■ Your goal
Everything from the line that contains "Innovation en Belgique" to the final line of the data, both ends included, must be set down exactly, apart from the pictures.
(Provided material begins)
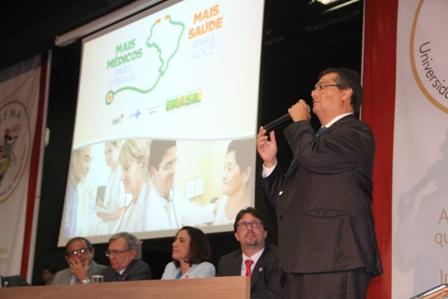 Governador Flávio Dino anunciou prioridades da sua gestão na área de saúde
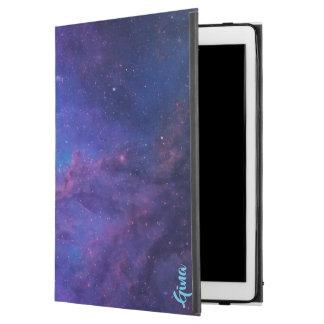 """Funda Para iPad Pro 12.9"""" Púrpura profunda y azul del fondo del extracto del"""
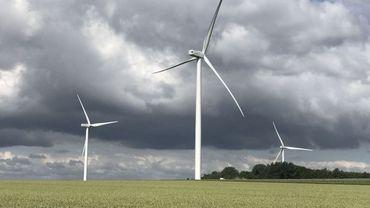 Innovation en Belgique : un système permet d'éteindre à distance les feux lumineux des éoliennes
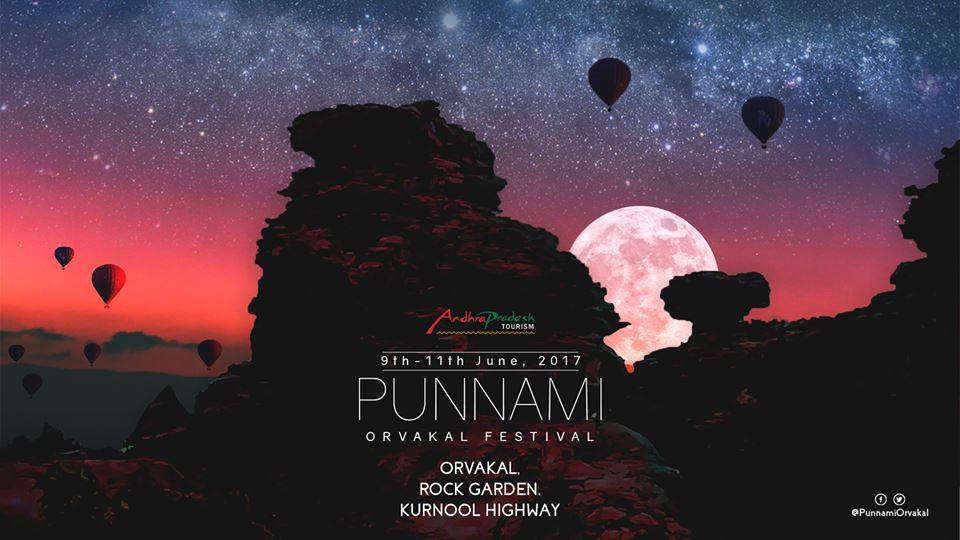 Punnami-Oravakal-Festival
(Provided material ends)
■ Task result
 Innovation en Belgique : un système permet d'éteindre à distance les feux lumineux des éoliennes
 Punnami-Oravakal-Festival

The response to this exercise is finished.